Entertainment

Burning Man Is Being Overrun With Bugs

Can radical self-expression exist without an exterminator?

Burning Man Blog

Burning Man, the week-long annual event that runs at the end of every summer, is ostensibly a celebration of radical individualism and self-reliance, where a community of people living on the fringe could come together and take part in the incredible experience of watching a giant wooden effigy light up the night and burn down to ashes.

And now, in its 29th year, Burning Man, now the favored summer vacation site for Silicon Valley, is covered in bugs.

The official Burning Man blog is reporting that many people are stumbling across huge swarms of bugs infesting parts of the pop-up city, located this year in Blackrock City, Nevada. The pestilence all feels a bit biblical in nature.

Really though, no one should be very surprised. The exact reason bugs are showing up in waves isn’t known, but pests are one of those things that follow humans wherever they go. Almost 66,000 people attended last year — almost the same population as Santa Fe.

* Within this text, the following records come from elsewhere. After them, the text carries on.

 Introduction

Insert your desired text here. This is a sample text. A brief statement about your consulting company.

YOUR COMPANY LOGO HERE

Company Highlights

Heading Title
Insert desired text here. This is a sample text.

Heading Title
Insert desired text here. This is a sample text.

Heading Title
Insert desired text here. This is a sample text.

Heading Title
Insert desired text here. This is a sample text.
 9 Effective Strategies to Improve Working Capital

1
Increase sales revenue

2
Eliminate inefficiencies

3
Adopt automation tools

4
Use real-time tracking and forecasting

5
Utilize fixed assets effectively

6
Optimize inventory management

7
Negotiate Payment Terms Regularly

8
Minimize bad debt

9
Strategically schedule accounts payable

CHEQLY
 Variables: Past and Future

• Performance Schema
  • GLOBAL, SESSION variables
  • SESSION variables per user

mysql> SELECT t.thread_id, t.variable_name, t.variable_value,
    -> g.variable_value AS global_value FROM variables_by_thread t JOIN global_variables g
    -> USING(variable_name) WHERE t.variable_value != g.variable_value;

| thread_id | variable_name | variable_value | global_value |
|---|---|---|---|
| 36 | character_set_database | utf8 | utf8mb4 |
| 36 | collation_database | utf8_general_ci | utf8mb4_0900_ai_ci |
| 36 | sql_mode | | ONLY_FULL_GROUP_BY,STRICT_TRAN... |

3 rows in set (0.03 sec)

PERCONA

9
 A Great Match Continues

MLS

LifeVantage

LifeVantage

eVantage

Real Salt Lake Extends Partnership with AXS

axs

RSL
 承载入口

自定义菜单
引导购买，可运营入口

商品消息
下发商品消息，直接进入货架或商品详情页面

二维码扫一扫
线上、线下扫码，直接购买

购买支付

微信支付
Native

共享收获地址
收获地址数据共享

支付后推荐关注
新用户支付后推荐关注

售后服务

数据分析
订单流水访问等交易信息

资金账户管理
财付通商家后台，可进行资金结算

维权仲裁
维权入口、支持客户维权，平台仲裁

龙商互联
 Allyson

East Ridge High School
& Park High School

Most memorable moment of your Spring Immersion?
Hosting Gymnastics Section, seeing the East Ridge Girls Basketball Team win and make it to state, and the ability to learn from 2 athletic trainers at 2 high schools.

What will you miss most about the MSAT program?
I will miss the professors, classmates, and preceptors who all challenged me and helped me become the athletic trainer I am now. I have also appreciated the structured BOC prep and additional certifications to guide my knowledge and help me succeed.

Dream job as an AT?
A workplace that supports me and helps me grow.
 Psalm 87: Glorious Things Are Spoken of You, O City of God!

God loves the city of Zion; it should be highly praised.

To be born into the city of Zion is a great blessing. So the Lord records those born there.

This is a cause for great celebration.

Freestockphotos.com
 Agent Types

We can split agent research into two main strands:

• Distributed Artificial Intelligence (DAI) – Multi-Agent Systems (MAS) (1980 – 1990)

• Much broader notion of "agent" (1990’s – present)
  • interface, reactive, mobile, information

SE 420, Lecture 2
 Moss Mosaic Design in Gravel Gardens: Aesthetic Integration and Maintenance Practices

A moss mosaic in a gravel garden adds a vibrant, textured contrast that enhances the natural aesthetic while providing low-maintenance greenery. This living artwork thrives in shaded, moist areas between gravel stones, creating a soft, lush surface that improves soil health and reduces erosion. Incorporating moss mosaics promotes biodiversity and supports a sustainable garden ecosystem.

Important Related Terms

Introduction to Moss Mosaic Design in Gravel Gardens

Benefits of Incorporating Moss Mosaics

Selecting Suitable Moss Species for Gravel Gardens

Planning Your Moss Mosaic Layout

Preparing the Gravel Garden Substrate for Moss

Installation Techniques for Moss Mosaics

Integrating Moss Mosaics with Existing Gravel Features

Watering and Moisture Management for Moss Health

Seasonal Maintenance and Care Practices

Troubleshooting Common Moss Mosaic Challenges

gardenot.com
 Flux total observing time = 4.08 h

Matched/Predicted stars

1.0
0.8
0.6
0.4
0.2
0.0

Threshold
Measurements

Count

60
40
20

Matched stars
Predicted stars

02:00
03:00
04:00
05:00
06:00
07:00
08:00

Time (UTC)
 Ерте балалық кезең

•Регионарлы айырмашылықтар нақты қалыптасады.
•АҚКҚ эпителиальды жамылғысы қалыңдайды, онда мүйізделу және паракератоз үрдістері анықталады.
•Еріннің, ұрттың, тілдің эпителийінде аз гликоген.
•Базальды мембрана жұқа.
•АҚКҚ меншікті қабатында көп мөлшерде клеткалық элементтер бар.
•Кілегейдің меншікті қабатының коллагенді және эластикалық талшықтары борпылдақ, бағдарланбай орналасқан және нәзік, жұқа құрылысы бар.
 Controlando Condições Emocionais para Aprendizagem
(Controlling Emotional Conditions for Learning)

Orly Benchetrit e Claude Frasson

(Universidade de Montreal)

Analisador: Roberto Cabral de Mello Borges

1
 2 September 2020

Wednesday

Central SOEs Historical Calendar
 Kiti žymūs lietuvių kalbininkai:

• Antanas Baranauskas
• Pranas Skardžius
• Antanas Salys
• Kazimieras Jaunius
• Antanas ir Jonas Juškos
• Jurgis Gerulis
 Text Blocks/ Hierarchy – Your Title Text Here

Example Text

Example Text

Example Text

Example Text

It’s disgusting, although that hasn’t stopped some people for actually interpreting it as some kind of biblical punishment. Mic Wright at The Next Web argues the insect infestation is just rewards for the way “dominant Silicon Valley philosophy” treats “regulators and normal people like bugs.”

Maybe that’s true. More worrisome to me, however, is the fact that when pests congregate in a makeshift community, and that community breaks up to go their separate ways, they often take the pests with them. That means you’re likely going to see a lot of people opening up their bags when they get back home and finding some unexpected stowaways who could potentially carry infectious diseases and introduce a new epidemic in a community. Alarmist, sure, but not totally out of the picture.

Good luck to all the burners. You may want to set fire to that effigy earlier than scheduled.